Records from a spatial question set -
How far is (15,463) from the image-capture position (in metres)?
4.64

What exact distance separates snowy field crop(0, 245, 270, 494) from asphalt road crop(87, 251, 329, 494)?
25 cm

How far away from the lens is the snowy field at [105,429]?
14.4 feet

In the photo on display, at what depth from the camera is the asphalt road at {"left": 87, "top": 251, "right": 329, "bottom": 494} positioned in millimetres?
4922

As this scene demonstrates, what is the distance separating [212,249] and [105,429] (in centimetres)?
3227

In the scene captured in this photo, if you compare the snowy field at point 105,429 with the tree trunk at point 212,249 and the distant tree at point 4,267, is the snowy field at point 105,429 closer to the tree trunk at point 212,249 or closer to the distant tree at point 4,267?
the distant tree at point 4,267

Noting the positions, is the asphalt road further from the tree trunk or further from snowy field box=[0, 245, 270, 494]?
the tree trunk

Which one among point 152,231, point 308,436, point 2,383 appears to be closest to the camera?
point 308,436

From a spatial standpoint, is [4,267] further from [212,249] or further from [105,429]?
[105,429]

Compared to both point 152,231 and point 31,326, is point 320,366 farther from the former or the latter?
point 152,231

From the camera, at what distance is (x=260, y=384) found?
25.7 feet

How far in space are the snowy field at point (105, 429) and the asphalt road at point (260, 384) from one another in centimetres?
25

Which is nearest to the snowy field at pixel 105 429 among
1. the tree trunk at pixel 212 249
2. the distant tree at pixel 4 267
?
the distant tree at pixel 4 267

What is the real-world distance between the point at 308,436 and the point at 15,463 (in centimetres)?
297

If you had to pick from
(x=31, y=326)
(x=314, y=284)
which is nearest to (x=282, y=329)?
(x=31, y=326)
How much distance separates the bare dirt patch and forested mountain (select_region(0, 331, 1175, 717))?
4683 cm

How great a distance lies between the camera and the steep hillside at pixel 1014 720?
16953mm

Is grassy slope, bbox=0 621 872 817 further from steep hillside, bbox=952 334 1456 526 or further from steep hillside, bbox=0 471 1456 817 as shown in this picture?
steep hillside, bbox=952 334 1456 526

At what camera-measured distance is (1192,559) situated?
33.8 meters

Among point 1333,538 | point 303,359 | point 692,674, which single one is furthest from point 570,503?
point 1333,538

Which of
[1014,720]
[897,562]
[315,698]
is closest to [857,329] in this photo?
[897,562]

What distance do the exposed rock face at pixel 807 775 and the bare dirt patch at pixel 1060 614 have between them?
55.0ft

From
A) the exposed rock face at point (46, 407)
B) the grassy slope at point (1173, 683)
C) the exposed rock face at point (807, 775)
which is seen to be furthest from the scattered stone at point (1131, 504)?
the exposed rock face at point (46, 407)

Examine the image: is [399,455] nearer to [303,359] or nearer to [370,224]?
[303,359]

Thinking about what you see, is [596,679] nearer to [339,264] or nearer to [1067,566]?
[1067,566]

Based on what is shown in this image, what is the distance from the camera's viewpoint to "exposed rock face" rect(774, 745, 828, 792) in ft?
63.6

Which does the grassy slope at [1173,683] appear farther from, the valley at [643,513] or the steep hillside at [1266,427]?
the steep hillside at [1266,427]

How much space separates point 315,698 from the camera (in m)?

Goal of the exercise -
Return all of the records above verbatim, changing nothing.

The result -
How far is (15,463) from the image-capture position (in metres)?
4.64

What exact distance separates snowy field crop(0, 245, 270, 494) from asphalt road crop(87, 251, 329, 494)?
25 cm

How far away from the lens is the snowy field at [105,429]?
14.4 feet

In the photo on display, at what depth from the camera is the asphalt road at {"left": 87, "top": 251, "right": 329, "bottom": 494} positioned in millimetres?
4922

As this scene demonstrates, what is the distance separating [212,249] and [105,429] (in centimetres)?
3227

In the scene captured in this photo, if you compare the snowy field at point 105,429 with the tree trunk at point 212,249 and the distant tree at point 4,267, is the snowy field at point 105,429 closer to the tree trunk at point 212,249 or closer to the distant tree at point 4,267?
the distant tree at point 4,267

Noting the positions, is the asphalt road further from the tree trunk or further from snowy field box=[0, 245, 270, 494]?
the tree trunk

Which one among point 152,231, point 308,436, point 2,383 appears to be closest to the camera?
point 308,436

From a spatial standpoint, is [4,267] further from [212,249] or further from [105,429]?
[105,429]

Compared to both point 152,231 and point 31,326, is point 320,366 farther from the former or the latter?
point 152,231

From the camera, at what distance is (x=260, y=384) found?
25.7 feet

How far in space are the snowy field at point (105, 429) and the asphalt road at point (260, 384) from one another in centimetres?
25

Which is nearest to the snowy field at pixel 105 429 among
1. the tree trunk at pixel 212 249
2. the distant tree at pixel 4 267
?
the distant tree at pixel 4 267

What is the real-world distance between the point at 308,436 and the point at 15,463 (in centimetres)?
297

If you had to pick from
(x=31, y=326)
(x=314, y=284)
which is nearest to (x=282, y=329)?
(x=31, y=326)
How much distance separates the bare dirt patch and forested mountain (select_region(0, 331, 1175, 717))?
4683 cm

How great a distance lies between the camera and the steep hillside at pixel 1014 720?
16953mm

Is grassy slope, bbox=0 621 872 817 further from steep hillside, bbox=952 334 1456 526 or further from steep hillside, bbox=0 471 1456 817 as shown in this picture?
steep hillside, bbox=952 334 1456 526

At what camera-measured distance is (1192,559) situated?
33.8 meters

Among point 1333,538 | point 303,359 | point 692,674, which single one is furthest from point 570,503?
point 1333,538

Which of
[1014,720]
[897,562]
[315,698]
is closest to [857,329] in this photo?
[897,562]

What distance do the exposed rock face at pixel 807 775 and the bare dirt patch at pixel 1060 614 have between them?
55.0ft

From
A) the exposed rock face at point (46, 407)
B) the grassy slope at point (1173, 683)
C) the exposed rock face at point (807, 775)
which is seen to be furthest from the scattered stone at point (1131, 504)?
the exposed rock face at point (46, 407)

Examine the image: is [399,455] nearer to [303,359] or nearer to [370,224]?
[303,359]

Thinking about what you see, is [596,679] nearer to [339,264] or nearer to [1067,566]?
[1067,566]

Based on what is shown in this image, what is the distance from the camera's viewpoint to "exposed rock face" rect(774, 745, 828, 792) in ft?
63.6

Which does the grassy slope at [1173,683] appear farther from, the valley at [643,513] or the steep hillside at [1266,427]?
the steep hillside at [1266,427]

How much space separates point 315,698 from the camera (in m)?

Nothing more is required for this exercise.